Rita Busse, Mutter einer 29-jährigen Tochter mit Down Syndrom, kämpft und lebt seit 29 Jahren mit diesen Fragen im Umfeld der Inklusion: „Inklusion braucht Zeit und Geld und muss wachsen.“ Doch auch dann hören die Probleme nicht auf: „Meine Tochter arbeitet gut integriert in einem Kindergarten, ihre berufliche Integration scheint nun aber an der Einführung des Mindestlohns, der Menschen mit Behinderung vielfach nicht zugestanden wird, zu scheitern.“
Markus Storm lebt im Elternhaus seit 32 Jahren mit Down Syndrom und hat die Gesamtschule besucht: „Mein Wunsch ist es, endlich mal einen Arbeitsplatz zu finden.“ Yvonne Mitschke (39), mit tetraspastischer Lähmung von den Ärzten in ihrer Kindheit so gut wie aufgegeben, kann dank der unermüdlichen Unterstützung und Hartnäckigkeit ihrer Eltern heute an Unterstützen gehen und allein in einer Wohnung leben: „Eltern müssen die Behinderung ihres Kindes annehmen und es behandeln wie jedes andere auch. Wir sind keine Menschen zweiter Klasse!“
Massive Probleme bei Wohnungsbeschaffung und Finanzplanung
Der Beitrag von Viktor Engelke, Leitung „Ambulant unterstütztes Wohnen“ bei der Lebenshilfe Paderborn, leitete bereits die zweite Runde der Expertendiskussion ein.

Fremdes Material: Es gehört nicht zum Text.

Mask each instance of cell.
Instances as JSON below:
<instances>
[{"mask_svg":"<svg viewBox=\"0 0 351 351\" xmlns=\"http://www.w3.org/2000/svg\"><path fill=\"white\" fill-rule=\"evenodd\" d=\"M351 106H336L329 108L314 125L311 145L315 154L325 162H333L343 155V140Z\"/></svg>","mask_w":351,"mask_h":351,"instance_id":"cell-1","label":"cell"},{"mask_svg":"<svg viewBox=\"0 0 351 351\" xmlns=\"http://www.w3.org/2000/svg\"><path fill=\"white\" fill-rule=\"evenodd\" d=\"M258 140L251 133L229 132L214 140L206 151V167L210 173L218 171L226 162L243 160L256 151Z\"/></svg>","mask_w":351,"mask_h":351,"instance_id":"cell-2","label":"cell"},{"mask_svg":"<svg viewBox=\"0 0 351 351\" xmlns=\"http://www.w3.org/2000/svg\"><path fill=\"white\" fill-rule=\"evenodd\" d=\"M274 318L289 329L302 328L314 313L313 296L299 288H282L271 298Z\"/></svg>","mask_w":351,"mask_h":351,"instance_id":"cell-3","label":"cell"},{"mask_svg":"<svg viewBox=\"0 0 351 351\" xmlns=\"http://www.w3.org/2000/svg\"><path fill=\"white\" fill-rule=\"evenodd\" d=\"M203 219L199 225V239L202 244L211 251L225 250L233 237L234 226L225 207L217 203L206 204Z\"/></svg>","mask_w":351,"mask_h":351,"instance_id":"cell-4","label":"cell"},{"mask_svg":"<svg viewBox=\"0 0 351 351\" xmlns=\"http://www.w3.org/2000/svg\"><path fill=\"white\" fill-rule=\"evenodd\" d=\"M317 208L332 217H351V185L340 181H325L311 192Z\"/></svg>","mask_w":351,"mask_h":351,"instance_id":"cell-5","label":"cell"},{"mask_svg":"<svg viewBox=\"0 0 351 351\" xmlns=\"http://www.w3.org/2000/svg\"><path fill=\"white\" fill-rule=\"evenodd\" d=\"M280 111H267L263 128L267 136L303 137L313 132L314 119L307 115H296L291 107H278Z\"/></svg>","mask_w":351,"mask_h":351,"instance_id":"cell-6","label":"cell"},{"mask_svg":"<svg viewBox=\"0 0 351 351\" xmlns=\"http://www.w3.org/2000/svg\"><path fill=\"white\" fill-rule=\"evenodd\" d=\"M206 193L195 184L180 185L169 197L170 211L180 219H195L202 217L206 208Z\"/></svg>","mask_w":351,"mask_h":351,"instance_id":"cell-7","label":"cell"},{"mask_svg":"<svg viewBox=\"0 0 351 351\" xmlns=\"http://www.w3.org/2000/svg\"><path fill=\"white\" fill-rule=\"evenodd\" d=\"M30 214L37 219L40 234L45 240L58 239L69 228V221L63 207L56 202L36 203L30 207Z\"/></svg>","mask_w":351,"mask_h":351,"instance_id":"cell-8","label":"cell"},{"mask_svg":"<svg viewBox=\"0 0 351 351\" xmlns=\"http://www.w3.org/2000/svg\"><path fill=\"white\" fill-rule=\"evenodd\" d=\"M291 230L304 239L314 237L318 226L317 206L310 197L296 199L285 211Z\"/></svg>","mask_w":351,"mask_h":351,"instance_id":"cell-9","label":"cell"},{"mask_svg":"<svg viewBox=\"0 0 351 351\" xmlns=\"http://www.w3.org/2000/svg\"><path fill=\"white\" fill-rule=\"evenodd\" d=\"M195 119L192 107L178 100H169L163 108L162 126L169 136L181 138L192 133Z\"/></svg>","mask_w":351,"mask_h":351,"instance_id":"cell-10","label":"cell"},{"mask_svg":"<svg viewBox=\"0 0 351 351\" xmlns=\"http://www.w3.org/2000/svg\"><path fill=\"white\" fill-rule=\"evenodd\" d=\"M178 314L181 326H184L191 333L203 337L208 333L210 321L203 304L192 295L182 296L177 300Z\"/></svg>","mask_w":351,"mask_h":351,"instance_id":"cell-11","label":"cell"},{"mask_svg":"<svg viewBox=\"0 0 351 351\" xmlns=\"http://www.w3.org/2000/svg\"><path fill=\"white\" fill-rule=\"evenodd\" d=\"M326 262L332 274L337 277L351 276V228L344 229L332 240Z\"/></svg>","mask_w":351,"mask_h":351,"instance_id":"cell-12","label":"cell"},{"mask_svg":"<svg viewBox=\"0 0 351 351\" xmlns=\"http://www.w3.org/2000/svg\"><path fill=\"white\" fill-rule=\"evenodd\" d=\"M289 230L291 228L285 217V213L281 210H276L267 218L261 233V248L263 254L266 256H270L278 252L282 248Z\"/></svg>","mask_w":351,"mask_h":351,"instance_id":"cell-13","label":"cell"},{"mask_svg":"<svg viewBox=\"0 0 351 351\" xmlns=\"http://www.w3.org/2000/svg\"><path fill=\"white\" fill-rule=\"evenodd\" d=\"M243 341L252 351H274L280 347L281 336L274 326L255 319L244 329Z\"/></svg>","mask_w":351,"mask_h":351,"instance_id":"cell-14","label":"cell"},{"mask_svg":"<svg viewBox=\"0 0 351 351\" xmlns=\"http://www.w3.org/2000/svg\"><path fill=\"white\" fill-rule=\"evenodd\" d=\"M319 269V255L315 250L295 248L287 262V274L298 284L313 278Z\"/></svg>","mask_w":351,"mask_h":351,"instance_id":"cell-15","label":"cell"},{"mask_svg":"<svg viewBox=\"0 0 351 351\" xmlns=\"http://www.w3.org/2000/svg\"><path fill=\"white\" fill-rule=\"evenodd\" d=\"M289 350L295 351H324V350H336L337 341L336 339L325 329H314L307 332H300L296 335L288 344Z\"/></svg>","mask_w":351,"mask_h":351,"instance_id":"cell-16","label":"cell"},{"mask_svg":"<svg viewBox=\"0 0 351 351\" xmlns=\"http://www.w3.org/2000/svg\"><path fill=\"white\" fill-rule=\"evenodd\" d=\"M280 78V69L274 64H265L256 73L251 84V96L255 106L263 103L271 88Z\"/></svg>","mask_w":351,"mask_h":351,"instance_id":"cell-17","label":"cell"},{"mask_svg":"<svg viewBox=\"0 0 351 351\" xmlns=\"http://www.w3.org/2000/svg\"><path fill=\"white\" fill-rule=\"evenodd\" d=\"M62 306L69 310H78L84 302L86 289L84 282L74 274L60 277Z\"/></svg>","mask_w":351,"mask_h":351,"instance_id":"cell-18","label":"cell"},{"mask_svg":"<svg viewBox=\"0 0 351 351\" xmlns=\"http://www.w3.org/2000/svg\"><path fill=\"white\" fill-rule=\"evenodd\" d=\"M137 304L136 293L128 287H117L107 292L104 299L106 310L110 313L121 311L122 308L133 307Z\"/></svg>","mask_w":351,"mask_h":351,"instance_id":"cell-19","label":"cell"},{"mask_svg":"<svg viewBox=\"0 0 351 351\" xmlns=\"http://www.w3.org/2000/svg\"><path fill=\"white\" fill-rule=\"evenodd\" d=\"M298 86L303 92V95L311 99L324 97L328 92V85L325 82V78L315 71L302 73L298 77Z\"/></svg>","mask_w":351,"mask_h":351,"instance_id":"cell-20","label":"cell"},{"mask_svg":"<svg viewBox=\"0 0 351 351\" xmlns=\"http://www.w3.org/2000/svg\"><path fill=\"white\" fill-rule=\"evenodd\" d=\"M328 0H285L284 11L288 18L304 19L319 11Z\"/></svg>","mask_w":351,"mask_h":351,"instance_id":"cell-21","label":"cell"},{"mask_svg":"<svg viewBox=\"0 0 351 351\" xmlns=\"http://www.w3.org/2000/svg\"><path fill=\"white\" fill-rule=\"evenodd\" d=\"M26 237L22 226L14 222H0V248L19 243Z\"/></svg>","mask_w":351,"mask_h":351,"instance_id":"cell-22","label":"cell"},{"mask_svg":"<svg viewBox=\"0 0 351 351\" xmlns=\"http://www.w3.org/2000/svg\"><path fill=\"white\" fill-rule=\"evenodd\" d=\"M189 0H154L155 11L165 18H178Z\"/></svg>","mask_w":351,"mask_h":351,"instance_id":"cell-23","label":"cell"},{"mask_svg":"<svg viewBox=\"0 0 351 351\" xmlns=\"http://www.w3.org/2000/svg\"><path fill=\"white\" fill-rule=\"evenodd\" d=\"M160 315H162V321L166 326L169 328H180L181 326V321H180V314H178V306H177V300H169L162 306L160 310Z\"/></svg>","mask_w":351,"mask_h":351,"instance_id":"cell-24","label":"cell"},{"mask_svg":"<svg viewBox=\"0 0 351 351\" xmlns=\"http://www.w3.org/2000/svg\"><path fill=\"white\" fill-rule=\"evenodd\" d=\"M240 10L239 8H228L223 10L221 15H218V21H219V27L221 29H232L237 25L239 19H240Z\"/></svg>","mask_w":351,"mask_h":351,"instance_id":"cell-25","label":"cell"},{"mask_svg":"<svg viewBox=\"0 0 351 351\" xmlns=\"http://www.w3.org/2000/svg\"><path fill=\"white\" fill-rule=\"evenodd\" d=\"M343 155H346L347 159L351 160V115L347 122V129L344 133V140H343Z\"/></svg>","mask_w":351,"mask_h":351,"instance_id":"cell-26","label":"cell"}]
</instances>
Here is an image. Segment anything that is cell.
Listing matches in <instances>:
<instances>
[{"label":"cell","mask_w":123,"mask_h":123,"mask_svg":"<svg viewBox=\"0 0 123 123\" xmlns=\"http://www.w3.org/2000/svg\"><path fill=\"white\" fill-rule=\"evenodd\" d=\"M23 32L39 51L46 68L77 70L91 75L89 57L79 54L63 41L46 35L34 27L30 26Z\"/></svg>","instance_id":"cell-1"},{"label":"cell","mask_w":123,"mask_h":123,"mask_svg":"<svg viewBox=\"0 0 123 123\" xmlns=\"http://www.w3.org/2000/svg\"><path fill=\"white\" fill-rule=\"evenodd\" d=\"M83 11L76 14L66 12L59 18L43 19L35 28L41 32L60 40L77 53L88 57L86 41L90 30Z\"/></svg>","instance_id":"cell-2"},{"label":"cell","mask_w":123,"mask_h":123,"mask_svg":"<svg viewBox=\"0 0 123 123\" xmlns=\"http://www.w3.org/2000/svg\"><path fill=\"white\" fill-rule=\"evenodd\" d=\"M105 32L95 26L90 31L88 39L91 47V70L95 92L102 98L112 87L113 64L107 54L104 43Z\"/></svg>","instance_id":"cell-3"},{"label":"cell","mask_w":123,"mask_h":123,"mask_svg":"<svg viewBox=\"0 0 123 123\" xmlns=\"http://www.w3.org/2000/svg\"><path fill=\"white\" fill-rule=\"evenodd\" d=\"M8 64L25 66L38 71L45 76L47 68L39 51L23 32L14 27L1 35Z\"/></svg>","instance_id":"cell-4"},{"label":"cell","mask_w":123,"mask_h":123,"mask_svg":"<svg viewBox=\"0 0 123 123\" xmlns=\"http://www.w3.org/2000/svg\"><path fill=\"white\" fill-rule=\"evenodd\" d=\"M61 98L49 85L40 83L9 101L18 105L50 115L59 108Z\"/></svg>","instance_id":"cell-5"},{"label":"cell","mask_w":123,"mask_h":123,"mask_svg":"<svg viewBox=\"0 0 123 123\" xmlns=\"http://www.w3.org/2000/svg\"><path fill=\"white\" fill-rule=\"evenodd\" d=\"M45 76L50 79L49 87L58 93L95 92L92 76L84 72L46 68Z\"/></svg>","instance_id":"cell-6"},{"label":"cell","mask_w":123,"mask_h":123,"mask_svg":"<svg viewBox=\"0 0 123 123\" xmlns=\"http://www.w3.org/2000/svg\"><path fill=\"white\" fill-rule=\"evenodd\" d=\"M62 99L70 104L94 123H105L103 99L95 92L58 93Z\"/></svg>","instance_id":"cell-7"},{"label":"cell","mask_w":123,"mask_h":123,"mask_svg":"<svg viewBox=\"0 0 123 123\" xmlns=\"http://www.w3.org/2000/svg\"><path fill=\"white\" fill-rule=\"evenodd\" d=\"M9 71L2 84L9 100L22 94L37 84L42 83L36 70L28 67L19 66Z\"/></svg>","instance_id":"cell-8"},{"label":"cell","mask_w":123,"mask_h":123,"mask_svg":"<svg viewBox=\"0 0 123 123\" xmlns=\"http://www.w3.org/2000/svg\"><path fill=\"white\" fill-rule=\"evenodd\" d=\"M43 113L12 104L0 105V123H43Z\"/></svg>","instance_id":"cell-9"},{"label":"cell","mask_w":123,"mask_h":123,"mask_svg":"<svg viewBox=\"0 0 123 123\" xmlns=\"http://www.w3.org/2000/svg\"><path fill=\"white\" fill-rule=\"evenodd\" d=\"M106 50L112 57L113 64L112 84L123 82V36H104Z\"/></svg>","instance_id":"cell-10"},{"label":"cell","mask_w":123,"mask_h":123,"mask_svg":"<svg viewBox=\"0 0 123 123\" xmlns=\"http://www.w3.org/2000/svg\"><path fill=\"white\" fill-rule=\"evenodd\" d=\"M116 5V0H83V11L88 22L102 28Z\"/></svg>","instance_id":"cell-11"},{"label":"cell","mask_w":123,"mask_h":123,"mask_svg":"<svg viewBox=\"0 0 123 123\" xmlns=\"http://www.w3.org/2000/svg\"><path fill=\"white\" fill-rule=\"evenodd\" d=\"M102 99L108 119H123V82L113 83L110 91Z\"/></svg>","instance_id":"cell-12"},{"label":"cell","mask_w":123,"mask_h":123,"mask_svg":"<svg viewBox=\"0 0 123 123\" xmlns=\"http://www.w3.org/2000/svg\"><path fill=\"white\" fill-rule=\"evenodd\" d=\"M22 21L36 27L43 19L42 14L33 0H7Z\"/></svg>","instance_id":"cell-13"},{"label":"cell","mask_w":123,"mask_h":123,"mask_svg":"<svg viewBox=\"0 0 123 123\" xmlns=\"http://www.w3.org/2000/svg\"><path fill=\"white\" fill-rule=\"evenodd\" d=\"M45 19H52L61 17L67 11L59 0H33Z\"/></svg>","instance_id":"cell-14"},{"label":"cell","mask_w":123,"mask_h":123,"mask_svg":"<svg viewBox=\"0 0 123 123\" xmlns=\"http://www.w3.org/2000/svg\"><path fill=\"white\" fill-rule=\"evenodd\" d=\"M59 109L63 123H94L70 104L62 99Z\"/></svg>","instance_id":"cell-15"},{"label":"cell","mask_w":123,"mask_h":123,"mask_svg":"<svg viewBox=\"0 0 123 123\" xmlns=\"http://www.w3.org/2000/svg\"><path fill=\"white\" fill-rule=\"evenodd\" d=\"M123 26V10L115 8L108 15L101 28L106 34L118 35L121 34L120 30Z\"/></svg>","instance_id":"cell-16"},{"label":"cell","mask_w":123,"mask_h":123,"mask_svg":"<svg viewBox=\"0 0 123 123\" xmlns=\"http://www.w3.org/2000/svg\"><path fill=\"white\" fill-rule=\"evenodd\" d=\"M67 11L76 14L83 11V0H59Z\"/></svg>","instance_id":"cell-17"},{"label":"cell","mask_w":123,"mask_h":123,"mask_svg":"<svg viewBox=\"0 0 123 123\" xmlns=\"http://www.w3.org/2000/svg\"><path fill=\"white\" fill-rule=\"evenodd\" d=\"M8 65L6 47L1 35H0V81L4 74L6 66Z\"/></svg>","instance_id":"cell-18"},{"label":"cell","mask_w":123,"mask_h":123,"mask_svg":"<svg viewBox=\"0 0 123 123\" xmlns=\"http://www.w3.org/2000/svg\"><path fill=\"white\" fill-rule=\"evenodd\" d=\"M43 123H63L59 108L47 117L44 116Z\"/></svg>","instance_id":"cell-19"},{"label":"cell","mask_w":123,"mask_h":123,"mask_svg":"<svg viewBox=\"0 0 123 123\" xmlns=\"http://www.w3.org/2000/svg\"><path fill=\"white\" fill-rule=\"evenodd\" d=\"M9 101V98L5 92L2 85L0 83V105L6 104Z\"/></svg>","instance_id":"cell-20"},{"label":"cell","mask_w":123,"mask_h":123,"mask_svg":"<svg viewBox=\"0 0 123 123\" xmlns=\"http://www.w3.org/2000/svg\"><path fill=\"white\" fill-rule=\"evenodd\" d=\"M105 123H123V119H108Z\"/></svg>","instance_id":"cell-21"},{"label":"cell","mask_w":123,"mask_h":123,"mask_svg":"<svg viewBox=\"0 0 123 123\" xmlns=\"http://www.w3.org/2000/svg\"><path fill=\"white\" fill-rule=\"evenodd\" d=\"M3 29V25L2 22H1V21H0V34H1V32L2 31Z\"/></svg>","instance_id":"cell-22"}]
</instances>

Hier wurde deutlich, wie gravierend immer noch die strukturellen Defizite bei Umsetzung der Inklusion in allen Bereichen sind: “Wir haben massive Problem bei der Wohnungsbeschaffung für unsere Klientel“, klagt er an, „wenn es mal etwas Adäquates – klein, bezahlbar und mit guter Infrastruktur - gibt, werden unsere natürlichen Konkurrenten, die Studierenden, von den Vermietern immer vorgezogen.“ Des weiteren beklagt Engelke, dass öffentlich geförderte behinderte Menschen kaum die Möglichkeit hätten, ein bescheidenes Vermögen anzusparen, da alles, was den Betrag von 2.600 Euro übersteige, von den Behörden eingezogen werde: „Hier muss dringend etwas passieren!“
Inklusion ist eine große gesellschaftliche Aufgabe
In seiner Überleitung zur Expertenrunde machte Prof, Kremer die Arbeitsfelder in Sachen Inklusion deutlich: Wohnen, Finanzen, Schule,. Arbeit - was die anwesende Landtagsabgeordnete Sigrid Beer mit Verweis auf das immer noch brach liegende Bundesteilhabegesetz so kommentierte: „Wir brauchen für die notwendige Grundlagenschaffung endlich dieses Gesetz!“ Daran schloss sich die Forderung von Constantin Grosch, Botschafter der Deutschen Ges. f. Muskelkranke, an, dass dieses Gesetz auf der Grundlage von Chancengleichheit für alle Menschen mit und ohne Behinderung verabschiedet werden müsse: „Inklusion ist Chancengleichheit!“
Darüber herrschte Einigkeit auch bei den weiteren Diskutanten wie z.B. Claudia Steenkolk von der SPD, Andreas Henke vom Bundesvorstand der Lebenshilfe, Elisabeth Feldhues, Beauftragte der Landesregierung für Menschen mit Behinderung, Dr. Oliver Vorndran, Leiter des Bildungs- und Integrationszentrums Kreis Paderborn und Dr. Ralf Schieferdecker, Wissenschaftler in Sachen Sonderpädagogik, die das Bundesteilhabegesetz als d i e Grundlage für alle weiteren nötigen Maßnahmen sehen. Dann erst habe man ein wichtiges Instrument gegen Mehrfachbenachteiligung (z.B. Geschlecht, Behinderung, Migration), für sonderpädagogische Unterstützungsmaßnahmen, Überwindung der „Schockstarre“ bei Eltern mit „normalen“ Kindern, die sich durch die Inklusion behindert fühlten, für behindertengerechte bauliche Ergänzungen in Schulen, für gerechte Entlohnung von Arbeit und überhaupt ein Recht auf Arbeit.
Grund genug für Diskussionsleiter Kremer in seinem Schlussstatement auf die Komplexität der ungelösten Aufgaben hinzuweisen und eine Fortführung dieses öffentlichen Diskurses anzuregen.